▶ WHAT TO DO
Every record below should be printed exactly as given.

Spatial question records
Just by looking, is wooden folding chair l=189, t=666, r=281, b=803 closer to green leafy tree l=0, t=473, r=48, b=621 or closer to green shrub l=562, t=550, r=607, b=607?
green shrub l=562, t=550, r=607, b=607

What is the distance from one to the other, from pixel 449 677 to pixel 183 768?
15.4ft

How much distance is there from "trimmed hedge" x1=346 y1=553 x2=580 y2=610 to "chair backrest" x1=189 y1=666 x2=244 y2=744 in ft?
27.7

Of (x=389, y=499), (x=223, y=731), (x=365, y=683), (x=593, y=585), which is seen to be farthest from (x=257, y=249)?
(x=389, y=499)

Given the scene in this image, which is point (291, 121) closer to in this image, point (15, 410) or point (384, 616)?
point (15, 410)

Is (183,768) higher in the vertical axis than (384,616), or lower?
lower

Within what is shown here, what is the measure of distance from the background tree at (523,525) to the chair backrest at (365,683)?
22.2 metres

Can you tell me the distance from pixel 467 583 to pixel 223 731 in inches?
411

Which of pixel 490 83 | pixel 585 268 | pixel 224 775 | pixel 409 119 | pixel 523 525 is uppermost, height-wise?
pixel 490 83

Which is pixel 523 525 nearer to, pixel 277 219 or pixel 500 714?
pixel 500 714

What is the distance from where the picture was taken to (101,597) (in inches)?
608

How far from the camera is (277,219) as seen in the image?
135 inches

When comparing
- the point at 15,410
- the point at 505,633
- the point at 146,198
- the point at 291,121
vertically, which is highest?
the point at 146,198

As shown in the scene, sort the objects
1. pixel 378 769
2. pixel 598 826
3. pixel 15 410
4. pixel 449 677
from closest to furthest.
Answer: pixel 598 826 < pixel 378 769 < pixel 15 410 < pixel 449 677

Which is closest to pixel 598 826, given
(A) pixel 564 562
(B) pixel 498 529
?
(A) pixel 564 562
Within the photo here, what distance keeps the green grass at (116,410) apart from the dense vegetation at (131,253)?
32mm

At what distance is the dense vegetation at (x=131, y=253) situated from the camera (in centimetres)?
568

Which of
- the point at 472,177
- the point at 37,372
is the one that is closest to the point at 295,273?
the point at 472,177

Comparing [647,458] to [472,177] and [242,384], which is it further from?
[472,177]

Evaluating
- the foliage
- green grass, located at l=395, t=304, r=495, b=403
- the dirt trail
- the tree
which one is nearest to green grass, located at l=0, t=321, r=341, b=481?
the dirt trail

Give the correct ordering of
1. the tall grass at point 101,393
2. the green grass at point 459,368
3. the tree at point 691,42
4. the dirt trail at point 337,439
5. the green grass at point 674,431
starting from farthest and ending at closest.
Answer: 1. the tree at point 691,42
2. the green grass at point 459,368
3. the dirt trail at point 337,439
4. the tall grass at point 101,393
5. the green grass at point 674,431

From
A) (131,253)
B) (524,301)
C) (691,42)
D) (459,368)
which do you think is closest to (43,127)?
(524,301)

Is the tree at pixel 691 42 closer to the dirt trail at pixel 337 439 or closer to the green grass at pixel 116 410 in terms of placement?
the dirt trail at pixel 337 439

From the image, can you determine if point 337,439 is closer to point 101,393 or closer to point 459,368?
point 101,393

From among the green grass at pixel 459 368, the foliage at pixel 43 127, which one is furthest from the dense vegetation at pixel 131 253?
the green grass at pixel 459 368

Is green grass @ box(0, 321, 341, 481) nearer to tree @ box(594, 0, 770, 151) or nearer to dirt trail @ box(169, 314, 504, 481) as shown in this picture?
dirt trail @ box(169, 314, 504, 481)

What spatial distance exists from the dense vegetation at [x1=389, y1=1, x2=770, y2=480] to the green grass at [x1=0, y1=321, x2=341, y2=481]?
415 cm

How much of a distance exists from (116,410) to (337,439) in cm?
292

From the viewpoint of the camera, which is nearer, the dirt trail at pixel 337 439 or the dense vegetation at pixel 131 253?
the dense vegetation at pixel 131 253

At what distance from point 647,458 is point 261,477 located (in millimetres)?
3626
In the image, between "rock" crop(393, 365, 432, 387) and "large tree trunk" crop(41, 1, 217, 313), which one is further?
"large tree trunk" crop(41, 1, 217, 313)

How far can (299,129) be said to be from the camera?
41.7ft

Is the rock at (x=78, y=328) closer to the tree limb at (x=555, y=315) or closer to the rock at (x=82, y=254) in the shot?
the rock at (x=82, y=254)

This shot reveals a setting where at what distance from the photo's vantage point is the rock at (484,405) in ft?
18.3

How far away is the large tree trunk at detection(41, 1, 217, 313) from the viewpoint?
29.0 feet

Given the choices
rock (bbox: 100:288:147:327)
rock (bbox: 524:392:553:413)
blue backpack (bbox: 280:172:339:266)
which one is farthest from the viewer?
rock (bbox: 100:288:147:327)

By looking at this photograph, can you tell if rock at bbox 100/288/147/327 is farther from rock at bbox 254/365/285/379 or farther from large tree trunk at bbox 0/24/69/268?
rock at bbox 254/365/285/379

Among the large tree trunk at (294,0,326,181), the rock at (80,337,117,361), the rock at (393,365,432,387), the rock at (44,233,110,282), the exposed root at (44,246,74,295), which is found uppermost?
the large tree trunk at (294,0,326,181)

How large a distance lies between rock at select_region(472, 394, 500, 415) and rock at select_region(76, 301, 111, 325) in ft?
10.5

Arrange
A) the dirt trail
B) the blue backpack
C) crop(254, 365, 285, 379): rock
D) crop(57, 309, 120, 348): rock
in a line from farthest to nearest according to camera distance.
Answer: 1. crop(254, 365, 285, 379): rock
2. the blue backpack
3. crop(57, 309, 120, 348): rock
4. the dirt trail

▶ RESULT
Just by looking, is wooden folding chair l=189, t=666, r=281, b=803 closer to green leafy tree l=0, t=473, r=48, b=621 or closer to green shrub l=562, t=550, r=607, b=607?
green shrub l=562, t=550, r=607, b=607

What is the distance from one to the other, from pixel 449 677 to pixel 183 768?
15.4ft

How much distance is there from "trimmed hedge" x1=346 y1=553 x2=580 y2=610 to "chair backrest" x1=189 y1=666 x2=244 y2=744 in ft?
27.7

Of (x=389, y=499), (x=223, y=731), (x=365, y=683), (x=593, y=585), which is seen to be farthest from (x=257, y=249)?
(x=389, y=499)

Given the scene in this image, which is point (291, 121) closer to in this image, point (15, 410) or point (384, 616)?
point (15, 410)

Is (183,768) higher in the vertical axis than (384,616), or lower?
lower

Within what is shown here, what is the measure of distance from the background tree at (523,525) to the chair backrest at (365,683)?
22.2 metres

Can you tell me the distance from pixel 467 583 to pixel 223 731 in inches?
411

Which of pixel 490 83 | pixel 585 268 | pixel 224 775 | pixel 409 119 | pixel 523 525 is uppermost, height-wise?
pixel 490 83

Which is pixel 523 525 nearer to, pixel 277 219 or pixel 500 714?
pixel 500 714

What is the distance from where the picture was taken to (101,597) (in inches)?
608

How far from the camera is (277,219) as seen in the image?
135 inches

When comparing
- the point at 15,410
- the point at 505,633
- the point at 146,198
- the point at 291,121
vertically, which is highest?
the point at 146,198

As shown in the scene, sort the objects
1. pixel 378 769
2. pixel 598 826
3. pixel 15 410
4. pixel 449 677
from closest to furthest.
Answer: pixel 598 826 < pixel 378 769 < pixel 15 410 < pixel 449 677

Which is closest to pixel 598 826, given
(A) pixel 564 562
(B) pixel 498 529
?
(A) pixel 564 562
Within the photo here, what distance keeps the green grass at (116,410) apart from the dense vegetation at (131,253)?
32mm

At what distance is the dense vegetation at (x=131, y=253) situated from the camera (in centimetres)?
568

Which of
- the point at 472,177
- the point at 37,372
is the one that is closest to the point at 295,273?
the point at 472,177

Comparing [647,458] to [472,177] and [242,384], which is it further from?
[472,177]

Evaluating
- the foliage
- green grass, located at l=395, t=304, r=495, b=403
- the dirt trail
- the tree
which one is nearest to green grass, located at l=0, t=321, r=341, b=481?
the dirt trail

Give the correct ordering of
1. the tall grass at point 101,393
2. the green grass at point 459,368
3. the tree at point 691,42
4. the dirt trail at point 337,439
5. the green grass at point 674,431
starting from farthest and ending at closest.
Answer: 1. the tree at point 691,42
2. the green grass at point 459,368
3. the dirt trail at point 337,439
4. the tall grass at point 101,393
5. the green grass at point 674,431

From
A) (131,253)
B) (524,301)
C) (691,42)
D) (459,368)
which do you think is closest to (43,127)?
(524,301)

Is the tree at pixel 691 42 closer to the dirt trail at pixel 337 439 or closer to the green grass at pixel 116 410 in terms of placement?
the dirt trail at pixel 337 439

From the image, can you determine if point 337,439 is closer to point 101,393 or closer to point 459,368?
point 101,393

From among the green grass at pixel 459 368, the foliage at pixel 43 127, which one is furthest from the dense vegetation at pixel 131 253?
the green grass at pixel 459 368

Is green grass @ box(0, 321, 341, 481) nearer to tree @ box(594, 0, 770, 151) or nearer to dirt trail @ box(169, 314, 504, 481) as shown in this picture?
dirt trail @ box(169, 314, 504, 481)

What spatial distance exists from the dense vegetation at [x1=389, y1=1, x2=770, y2=480] to the green grass at [x1=0, y1=321, x2=341, y2=481]?
415 cm

How much of a distance exists from (116,410) to (337,439) in cm?
292

From the viewpoint of the camera, which is nearer, the dirt trail at pixel 337 439 or the dense vegetation at pixel 131 253?
the dense vegetation at pixel 131 253

At what distance from point 647,458 is point 261,477 located (in millimetres)?
3626
In the image, between "rock" crop(393, 365, 432, 387) and "large tree trunk" crop(41, 1, 217, 313), which one is further?
"large tree trunk" crop(41, 1, 217, 313)

How far can (299,129) be said to be from the camera?
41.7ft

Is the rock at (x=78, y=328) closer to the tree limb at (x=555, y=315) or closer to the rock at (x=82, y=254) in the shot?
the rock at (x=82, y=254)

This shot reveals a setting where at what distance from the photo's vantage point is the rock at (484,405) in ft?
18.3

How far away is the large tree trunk at detection(41, 1, 217, 313) from the viewpoint?
29.0 feet

Given the choices
rock (bbox: 100:288:147:327)
rock (bbox: 524:392:553:413)
blue backpack (bbox: 280:172:339:266)
which one is farthest from the viewer?
rock (bbox: 100:288:147:327)

By looking at this photograph, can you tell if rock at bbox 100/288/147/327 is farther from rock at bbox 254/365/285/379 or farther from large tree trunk at bbox 0/24/69/268?
rock at bbox 254/365/285/379

Among the large tree trunk at (294,0,326,181), the rock at (80,337,117,361), the rock at (393,365,432,387), the rock at (44,233,110,282), the exposed root at (44,246,74,295), which is found uppermost?
the large tree trunk at (294,0,326,181)

How large a distance lies between rock at select_region(472, 394, 500, 415) and rock at select_region(76, 301, 111, 325) in ft?
10.5

Arrange
A) the dirt trail
B) the blue backpack
C) crop(254, 365, 285, 379): rock
D) crop(57, 309, 120, 348): rock
in a line from farthest to nearest according to camera distance.
Answer: 1. crop(254, 365, 285, 379): rock
2. the blue backpack
3. crop(57, 309, 120, 348): rock
4. the dirt trail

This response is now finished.